Nem sempre Raríssimas... Por vezes bem frequentes até ...

Talvez seja mesmo altura de repensarmos a forma como apoiamos algumas instituições ou de criarmos estruturas fiscalizadoras que não permitam que continuemos a assistir a esta pouca vergonha nem a muitas outras que andam por aí

14 Dez 2017 / 02:00 H.

Está definitivamente aberta a caixa de Pandora. ‘Acordámos’ todos neste mês de Dezembro com a triste notícia que envolve uma vez mais o poder político, desta vez incluindo altos cargos de instituições supostamente sem fins lucrativos e financiadas pelo Estado (ou seja, por todos nós). Se já é suficientemente grave e verdadeiramente lamentável o uso e o abuso do Erário Público a que temos assistido impávidos e serenos (diga-se de passagem) eis chegados ao ponto do fartar vilanagem da completa falta de vergonha e de carácter do nojo que é o uso de uma instituição que tem como finalidade o nobre apoio a cidadãos com doenças menos comuns para enriquecimento próprio para se pavonearem com carros e roupas e para alimentar essa teia de interesses enchendo mais uma vez a barriga aos mesmos.

E o que vem dizer uma Sr.ª deputada sobre o assunto? “É tempo de aprendermos a lição”! E nós aprendemos Sr.ª deputada , neste particular somos muito bons alunos. Aprendemos esta, a dos Bancos, dos Incêndios e muitas mais. Às vezes ainda rosnamos para o lado e vociferamos uma crítica mas a caravana vai passando inundada de pessoas mal formadas de corrupção e roubos desmesurados. É o “coça para dentro”, já dizia o Povo. E nós o que fazemos? Nada. Felizmente foi desmascarado este caso. Estou em crer que foi aberta a caixa de Pandora e muitas mais denúncias surgirão nos próximos tempos. É bom que comecemos a dar uma lição a estes monstros para ver se são tão bons alunos como nós. É que nos próximos tempos preparem-se, vão aparecer novos casos, pessoas conhecidas e grandes instituições envolvidas. Não me venham depois falar em cabalas nem que “ele é tão boa pessoa, é impossível ter feito isto”. Está na altura de abrirmos os olhos e fecharmos os bolsos. É que vamos perceber que nem sempre “Raríssimas “ foram estas pessoas nem este tipo de atitudes.

Há, no entanto, algo mais importante do que todos estes escroques e as suas tropelias.
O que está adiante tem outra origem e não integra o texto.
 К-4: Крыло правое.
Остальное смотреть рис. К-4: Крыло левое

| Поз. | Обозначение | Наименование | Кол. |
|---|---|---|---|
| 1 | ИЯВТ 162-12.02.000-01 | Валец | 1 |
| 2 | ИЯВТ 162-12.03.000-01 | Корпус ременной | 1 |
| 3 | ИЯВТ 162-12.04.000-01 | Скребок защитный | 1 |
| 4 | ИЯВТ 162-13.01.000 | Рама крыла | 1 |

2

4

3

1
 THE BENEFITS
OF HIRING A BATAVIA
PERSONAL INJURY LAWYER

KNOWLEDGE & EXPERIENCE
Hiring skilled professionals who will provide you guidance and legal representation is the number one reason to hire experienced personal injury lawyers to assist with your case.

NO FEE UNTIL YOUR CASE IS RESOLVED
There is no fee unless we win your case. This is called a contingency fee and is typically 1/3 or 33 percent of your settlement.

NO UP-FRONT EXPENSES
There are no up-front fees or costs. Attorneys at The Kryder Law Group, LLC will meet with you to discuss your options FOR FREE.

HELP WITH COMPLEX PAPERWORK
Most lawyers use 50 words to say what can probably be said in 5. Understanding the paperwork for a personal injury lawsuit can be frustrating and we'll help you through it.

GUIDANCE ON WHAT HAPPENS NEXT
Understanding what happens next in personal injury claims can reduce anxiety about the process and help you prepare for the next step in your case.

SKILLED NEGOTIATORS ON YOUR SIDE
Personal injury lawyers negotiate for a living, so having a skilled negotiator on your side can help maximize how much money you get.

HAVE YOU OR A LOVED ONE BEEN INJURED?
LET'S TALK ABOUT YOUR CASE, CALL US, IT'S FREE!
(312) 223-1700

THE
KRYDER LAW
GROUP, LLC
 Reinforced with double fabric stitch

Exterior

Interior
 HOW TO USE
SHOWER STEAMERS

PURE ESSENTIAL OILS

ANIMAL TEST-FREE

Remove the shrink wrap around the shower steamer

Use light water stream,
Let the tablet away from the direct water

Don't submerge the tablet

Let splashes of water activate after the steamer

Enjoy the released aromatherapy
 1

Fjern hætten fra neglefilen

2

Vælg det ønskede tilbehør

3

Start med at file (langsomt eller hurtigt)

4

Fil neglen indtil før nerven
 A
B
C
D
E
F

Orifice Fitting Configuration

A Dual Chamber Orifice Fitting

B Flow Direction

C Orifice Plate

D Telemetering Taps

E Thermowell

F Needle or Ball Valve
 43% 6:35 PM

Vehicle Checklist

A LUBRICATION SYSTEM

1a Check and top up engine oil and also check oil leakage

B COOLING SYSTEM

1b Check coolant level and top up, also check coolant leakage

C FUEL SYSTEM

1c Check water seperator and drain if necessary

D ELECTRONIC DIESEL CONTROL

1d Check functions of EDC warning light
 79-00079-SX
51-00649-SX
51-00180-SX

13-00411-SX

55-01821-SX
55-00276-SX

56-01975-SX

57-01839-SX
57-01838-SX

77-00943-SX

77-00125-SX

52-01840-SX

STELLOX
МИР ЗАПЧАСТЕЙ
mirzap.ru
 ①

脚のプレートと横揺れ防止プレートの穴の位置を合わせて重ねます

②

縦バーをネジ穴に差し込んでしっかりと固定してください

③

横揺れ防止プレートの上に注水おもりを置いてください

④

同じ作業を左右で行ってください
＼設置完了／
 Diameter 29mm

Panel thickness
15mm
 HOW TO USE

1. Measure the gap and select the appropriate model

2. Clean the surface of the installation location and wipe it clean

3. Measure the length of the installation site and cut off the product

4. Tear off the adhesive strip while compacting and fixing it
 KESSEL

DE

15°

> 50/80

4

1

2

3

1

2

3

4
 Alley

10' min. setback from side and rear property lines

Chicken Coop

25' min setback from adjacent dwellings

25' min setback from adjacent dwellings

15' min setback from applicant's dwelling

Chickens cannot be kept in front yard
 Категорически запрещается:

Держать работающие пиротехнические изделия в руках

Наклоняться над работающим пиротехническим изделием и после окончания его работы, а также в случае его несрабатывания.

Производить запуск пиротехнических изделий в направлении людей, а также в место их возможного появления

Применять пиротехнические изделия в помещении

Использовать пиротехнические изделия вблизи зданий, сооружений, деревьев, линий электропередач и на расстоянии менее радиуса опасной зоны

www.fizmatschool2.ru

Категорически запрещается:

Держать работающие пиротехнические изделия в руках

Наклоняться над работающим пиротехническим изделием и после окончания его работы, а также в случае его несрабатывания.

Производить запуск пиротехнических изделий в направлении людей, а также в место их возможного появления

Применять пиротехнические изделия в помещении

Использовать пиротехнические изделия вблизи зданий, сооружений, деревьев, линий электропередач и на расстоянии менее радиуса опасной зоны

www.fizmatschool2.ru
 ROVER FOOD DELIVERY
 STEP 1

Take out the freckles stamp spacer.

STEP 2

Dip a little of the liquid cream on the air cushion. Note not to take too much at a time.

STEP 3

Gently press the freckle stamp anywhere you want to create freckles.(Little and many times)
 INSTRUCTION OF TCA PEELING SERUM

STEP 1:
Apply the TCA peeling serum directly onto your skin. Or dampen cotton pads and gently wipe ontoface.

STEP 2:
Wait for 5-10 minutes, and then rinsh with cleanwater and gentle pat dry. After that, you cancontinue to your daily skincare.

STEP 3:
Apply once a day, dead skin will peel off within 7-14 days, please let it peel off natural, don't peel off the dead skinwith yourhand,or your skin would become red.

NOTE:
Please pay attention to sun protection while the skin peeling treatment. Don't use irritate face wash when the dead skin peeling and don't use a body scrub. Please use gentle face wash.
São as instituições que nos merecem todo o respeito, são os mais novos e os indefesos, os doentes e os solitários, os idosos ou os abandonados. Não podemos nunca misturar, temos que saber cada vez mais separar o trigo do joio e não prejudicar estes inocentes por tudo isto. Talvez seja mesmo altura de repensarmos a forma como apoiamos algumas instituições ou de criarmos estruturas fiscalizadoras que não permitam que continuemos a assistir a esta pouca vergonha nem a muitas outras que andam por aí. A conivência entre diversas instituições que tem permitido por exemplo à Igreja Universal do Reino de Deus comprar tudo e todos incluído crianças têm que terminar e nós temos mesmo que agir. Basta de lições, chega de acharmos ‘normal’, e porque não é connosco, assobiarmos para o lado.

É tão fácil chegarmos ao café e comentarmos com os amigos que mal dormimos esta noite por causa de todos estes casos. Acabamos no entanto por nada fazer. Continuam a existir muitas instituições, muitas crianças e idosos que merecem o nosso total empenho e apoio. A própria “Raríssimas “ tem que ser apoiada mas com gente de bem à frente dela. Não nos podemos imiscuir de ajudar os que mais precisam só porque esses ladrões sem vergonha passam por cima de princípios básicos. Talvez o nosso apoio tenha que passar a ser de maior proximidade , interessarmo-nos pelas próprias instituições e fazendo parte delas sem segundas intenções. Apoiar de facto quem mais precisa. Quanto mais pessoas de bem estiverem à volta delas mais difícil será este tipo de cenários se tornarem moda. Ainda me custa a digerir o que vi , o que ouvi e o que li. É mau demais. Batemos mesmo no fundo... Chega de lições.